*LISTING*
=-=-=
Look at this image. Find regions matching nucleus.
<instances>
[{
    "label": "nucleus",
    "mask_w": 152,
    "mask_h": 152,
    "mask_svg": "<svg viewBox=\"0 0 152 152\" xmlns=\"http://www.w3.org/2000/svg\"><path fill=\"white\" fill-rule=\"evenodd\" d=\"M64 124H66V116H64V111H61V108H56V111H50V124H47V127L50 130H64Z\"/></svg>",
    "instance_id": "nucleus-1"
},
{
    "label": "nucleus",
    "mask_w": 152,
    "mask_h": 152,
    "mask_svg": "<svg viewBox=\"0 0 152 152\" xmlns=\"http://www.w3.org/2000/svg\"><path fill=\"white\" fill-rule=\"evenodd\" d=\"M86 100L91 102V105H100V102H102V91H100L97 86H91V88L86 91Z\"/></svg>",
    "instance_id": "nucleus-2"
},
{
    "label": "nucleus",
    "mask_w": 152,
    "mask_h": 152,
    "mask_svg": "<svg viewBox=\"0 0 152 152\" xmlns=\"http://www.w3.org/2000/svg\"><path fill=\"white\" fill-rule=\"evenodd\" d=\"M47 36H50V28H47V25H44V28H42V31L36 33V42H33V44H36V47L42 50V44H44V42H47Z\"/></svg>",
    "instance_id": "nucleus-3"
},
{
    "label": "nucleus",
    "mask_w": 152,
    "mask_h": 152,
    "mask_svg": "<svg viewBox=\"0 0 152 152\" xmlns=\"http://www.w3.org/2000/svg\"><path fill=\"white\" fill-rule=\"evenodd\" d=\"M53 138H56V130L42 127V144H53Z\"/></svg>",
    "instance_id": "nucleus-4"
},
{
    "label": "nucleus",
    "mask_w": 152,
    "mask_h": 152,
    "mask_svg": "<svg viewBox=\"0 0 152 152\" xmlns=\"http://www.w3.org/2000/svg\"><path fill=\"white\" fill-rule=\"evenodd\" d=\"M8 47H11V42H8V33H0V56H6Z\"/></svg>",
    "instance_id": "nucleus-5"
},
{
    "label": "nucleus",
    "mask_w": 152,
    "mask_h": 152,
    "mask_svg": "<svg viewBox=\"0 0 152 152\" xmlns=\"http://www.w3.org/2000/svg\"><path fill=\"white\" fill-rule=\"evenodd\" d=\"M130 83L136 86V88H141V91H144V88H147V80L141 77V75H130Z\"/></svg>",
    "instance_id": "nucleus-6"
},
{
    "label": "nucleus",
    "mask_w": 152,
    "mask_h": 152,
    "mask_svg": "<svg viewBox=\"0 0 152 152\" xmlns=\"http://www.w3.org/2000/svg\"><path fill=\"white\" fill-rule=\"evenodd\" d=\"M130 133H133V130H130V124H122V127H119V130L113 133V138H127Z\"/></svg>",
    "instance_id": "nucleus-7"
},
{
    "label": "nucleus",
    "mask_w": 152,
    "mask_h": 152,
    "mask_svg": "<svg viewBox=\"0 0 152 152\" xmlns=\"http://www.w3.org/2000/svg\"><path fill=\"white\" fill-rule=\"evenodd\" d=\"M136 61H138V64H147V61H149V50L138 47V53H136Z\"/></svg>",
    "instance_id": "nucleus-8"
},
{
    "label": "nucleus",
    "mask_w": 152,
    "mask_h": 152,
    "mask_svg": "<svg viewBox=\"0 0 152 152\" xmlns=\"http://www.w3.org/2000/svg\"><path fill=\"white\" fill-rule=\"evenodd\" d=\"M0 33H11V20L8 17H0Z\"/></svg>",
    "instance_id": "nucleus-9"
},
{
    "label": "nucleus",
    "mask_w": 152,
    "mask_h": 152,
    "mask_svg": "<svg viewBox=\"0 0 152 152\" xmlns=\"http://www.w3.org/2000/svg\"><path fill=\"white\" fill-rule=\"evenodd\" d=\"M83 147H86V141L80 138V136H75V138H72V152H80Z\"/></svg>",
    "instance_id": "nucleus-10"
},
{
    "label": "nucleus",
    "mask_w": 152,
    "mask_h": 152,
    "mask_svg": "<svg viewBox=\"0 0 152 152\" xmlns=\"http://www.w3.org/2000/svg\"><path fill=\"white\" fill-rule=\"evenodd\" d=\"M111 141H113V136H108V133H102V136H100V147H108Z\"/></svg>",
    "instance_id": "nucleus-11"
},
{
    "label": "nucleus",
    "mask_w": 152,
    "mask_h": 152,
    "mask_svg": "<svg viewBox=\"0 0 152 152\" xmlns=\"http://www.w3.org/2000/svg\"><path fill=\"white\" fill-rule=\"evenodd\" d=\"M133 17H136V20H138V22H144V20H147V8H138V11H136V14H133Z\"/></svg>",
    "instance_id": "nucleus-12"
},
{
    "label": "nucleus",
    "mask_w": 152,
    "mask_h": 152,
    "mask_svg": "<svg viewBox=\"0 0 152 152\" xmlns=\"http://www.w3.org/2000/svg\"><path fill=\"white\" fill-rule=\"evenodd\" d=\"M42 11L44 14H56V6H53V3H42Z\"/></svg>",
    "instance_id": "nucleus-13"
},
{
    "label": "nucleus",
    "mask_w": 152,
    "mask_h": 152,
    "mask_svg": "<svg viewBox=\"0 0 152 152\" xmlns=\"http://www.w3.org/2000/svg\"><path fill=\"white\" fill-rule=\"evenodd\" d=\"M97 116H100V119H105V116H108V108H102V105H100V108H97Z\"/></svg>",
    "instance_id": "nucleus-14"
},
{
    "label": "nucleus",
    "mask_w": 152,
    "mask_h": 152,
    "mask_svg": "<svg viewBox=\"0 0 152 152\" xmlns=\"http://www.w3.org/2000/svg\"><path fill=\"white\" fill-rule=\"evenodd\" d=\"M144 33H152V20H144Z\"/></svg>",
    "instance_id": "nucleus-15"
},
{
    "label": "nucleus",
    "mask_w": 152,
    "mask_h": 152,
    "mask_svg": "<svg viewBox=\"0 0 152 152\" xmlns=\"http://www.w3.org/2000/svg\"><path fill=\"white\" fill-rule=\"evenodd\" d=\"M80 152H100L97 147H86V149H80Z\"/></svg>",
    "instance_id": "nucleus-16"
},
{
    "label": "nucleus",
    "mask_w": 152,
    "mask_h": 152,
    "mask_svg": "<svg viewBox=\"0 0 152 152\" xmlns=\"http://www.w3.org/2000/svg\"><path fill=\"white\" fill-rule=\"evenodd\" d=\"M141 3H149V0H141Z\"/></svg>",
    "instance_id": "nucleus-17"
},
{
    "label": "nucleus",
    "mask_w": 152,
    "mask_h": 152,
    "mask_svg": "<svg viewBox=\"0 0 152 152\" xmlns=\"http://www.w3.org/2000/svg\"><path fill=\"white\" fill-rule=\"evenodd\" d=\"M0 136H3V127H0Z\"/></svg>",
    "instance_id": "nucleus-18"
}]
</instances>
=-=-=
*PROBLEM STATEMENT*
Please copy out every line of the records above, character for character, from the first line through the last.

*RESULT OF THIS TASK*
Look at this image. Find regions matching nucleus.
<instances>
[{
    "label": "nucleus",
    "mask_w": 152,
    "mask_h": 152,
    "mask_svg": "<svg viewBox=\"0 0 152 152\" xmlns=\"http://www.w3.org/2000/svg\"><path fill=\"white\" fill-rule=\"evenodd\" d=\"M64 124H66V116H64V111H61V108H56V111H50V124H47V127L50 130H64Z\"/></svg>",
    "instance_id": "nucleus-1"
},
{
    "label": "nucleus",
    "mask_w": 152,
    "mask_h": 152,
    "mask_svg": "<svg viewBox=\"0 0 152 152\" xmlns=\"http://www.w3.org/2000/svg\"><path fill=\"white\" fill-rule=\"evenodd\" d=\"M86 100L91 102V105H100V102H102V91H100L97 86H91V88L86 91Z\"/></svg>",
    "instance_id": "nucleus-2"
},
{
    "label": "nucleus",
    "mask_w": 152,
    "mask_h": 152,
    "mask_svg": "<svg viewBox=\"0 0 152 152\" xmlns=\"http://www.w3.org/2000/svg\"><path fill=\"white\" fill-rule=\"evenodd\" d=\"M47 36H50V28H47V25H44V28H42V31L36 33V42H33V44H36V47L42 50V44H44V42H47Z\"/></svg>",
    "instance_id": "nucleus-3"
},
{
    "label": "nucleus",
    "mask_w": 152,
    "mask_h": 152,
    "mask_svg": "<svg viewBox=\"0 0 152 152\" xmlns=\"http://www.w3.org/2000/svg\"><path fill=\"white\" fill-rule=\"evenodd\" d=\"M53 138H56V130L42 127V144H53Z\"/></svg>",
    "instance_id": "nucleus-4"
},
{
    "label": "nucleus",
    "mask_w": 152,
    "mask_h": 152,
    "mask_svg": "<svg viewBox=\"0 0 152 152\" xmlns=\"http://www.w3.org/2000/svg\"><path fill=\"white\" fill-rule=\"evenodd\" d=\"M8 47H11V42H8V33H0V56H6Z\"/></svg>",
    "instance_id": "nucleus-5"
},
{
    "label": "nucleus",
    "mask_w": 152,
    "mask_h": 152,
    "mask_svg": "<svg viewBox=\"0 0 152 152\" xmlns=\"http://www.w3.org/2000/svg\"><path fill=\"white\" fill-rule=\"evenodd\" d=\"M130 83L136 86V88H141V91H144V88H147V80L141 77V75H130Z\"/></svg>",
    "instance_id": "nucleus-6"
},
{
    "label": "nucleus",
    "mask_w": 152,
    "mask_h": 152,
    "mask_svg": "<svg viewBox=\"0 0 152 152\" xmlns=\"http://www.w3.org/2000/svg\"><path fill=\"white\" fill-rule=\"evenodd\" d=\"M130 133H133V130H130V124H122V127H119V130L113 133V138H127Z\"/></svg>",
    "instance_id": "nucleus-7"
},
{
    "label": "nucleus",
    "mask_w": 152,
    "mask_h": 152,
    "mask_svg": "<svg viewBox=\"0 0 152 152\" xmlns=\"http://www.w3.org/2000/svg\"><path fill=\"white\" fill-rule=\"evenodd\" d=\"M136 61H138V64H147V61H149V50L138 47V53H136Z\"/></svg>",
    "instance_id": "nucleus-8"
},
{
    "label": "nucleus",
    "mask_w": 152,
    "mask_h": 152,
    "mask_svg": "<svg viewBox=\"0 0 152 152\" xmlns=\"http://www.w3.org/2000/svg\"><path fill=\"white\" fill-rule=\"evenodd\" d=\"M0 33H11V20L8 17H0Z\"/></svg>",
    "instance_id": "nucleus-9"
},
{
    "label": "nucleus",
    "mask_w": 152,
    "mask_h": 152,
    "mask_svg": "<svg viewBox=\"0 0 152 152\" xmlns=\"http://www.w3.org/2000/svg\"><path fill=\"white\" fill-rule=\"evenodd\" d=\"M83 147H86V141L80 138V136H75V138H72V152H80Z\"/></svg>",
    "instance_id": "nucleus-10"
},
{
    "label": "nucleus",
    "mask_w": 152,
    "mask_h": 152,
    "mask_svg": "<svg viewBox=\"0 0 152 152\" xmlns=\"http://www.w3.org/2000/svg\"><path fill=\"white\" fill-rule=\"evenodd\" d=\"M111 141H113V136H108V133H102V136H100V147H108Z\"/></svg>",
    "instance_id": "nucleus-11"
},
{
    "label": "nucleus",
    "mask_w": 152,
    "mask_h": 152,
    "mask_svg": "<svg viewBox=\"0 0 152 152\" xmlns=\"http://www.w3.org/2000/svg\"><path fill=\"white\" fill-rule=\"evenodd\" d=\"M133 17H136V20H138V22H144V20H147V8H138V11H136V14H133Z\"/></svg>",
    "instance_id": "nucleus-12"
},
{
    "label": "nucleus",
    "mask_w": 152,
    "mask_h": 152,
    "mask_svg": "<svg viewBox=\"0 0 152 152\" xmlns=\"http://www.w3.org/2000/svg\"><path fill=\"white\" fill-rule=\"evenodd\" d=\"M42 11L44 14H56V6H53V3H42Z\"/></svg>",
    "instance_id": "nucleus-13"
},
{
    "label": "nucleus",
    "mask_w": 152,
    "mask_h": 152,
    "mask_svg": "<svg viewBox=\"0 0 152 152\" xmlns=\"http://www.w3.org/2000/svg\"><path fill=\"white\" fill-rule=\"evenodd\" d=\"M97 116H100V119H105V116H108V108H102V105H100V108H97Z\"/></svg>",
    "instance_id": "nucleus-14"
},
{
    "label": "nucleus",
    "mask_w": 152,
    "mask_h": 152,
    "mask_svg": "<svg viewBox=\"0 0 152 152\" xmlns=\"http://www.w3.org/2000/svg\"><path fill=\"white\" fill-rule=\"evenodd\" d=\"M144 33H152V20H144Z\"/></svg>",
    "instance_id": "nucleus-15"
},
{
    "label": "nucleus",
    "mask_w": 152,
    "mask_h": 152,
    "mask_svg": "<svg viewBox=\"0 0 152 152\" xmlns=\"http://www.w3.org/2000/svg\"><path fill=\"white\" fill-rule=\"evenodd\" d=\"M80 152H100L97 147H86V149H80Z\"/></svg>",
    "instance_id": "nucleus-16"
},
{
    "label": "nucleus",
    "mask_w": 152,
    "mask_h": 152,
    "mask_svg": "<svg viewBox=\"0 0 152 152\" xmlns=\"http://www.w3.org/2000/svg\"><path fill=\"white\" fill-rule=\"evenodd\" d=\"M141 3H149V0H141Z\"/></svg>",
    "instance_id": "nucleus-17"
},
{
    "label": "nucleus",
    "mask_w": 152,
    "mask_h": 152,
    "mask_svg": "<svg viewBox=\"0 0 152 152\" xmlns=\"http://www.w3.org/2000/svg\"><path fill=\"white\" fill-rule=\"evenodd\" d=\"M0 136H3V127H0Z\"/></svg>",
    "instance_id": "nucleus-18"
}]
</instances>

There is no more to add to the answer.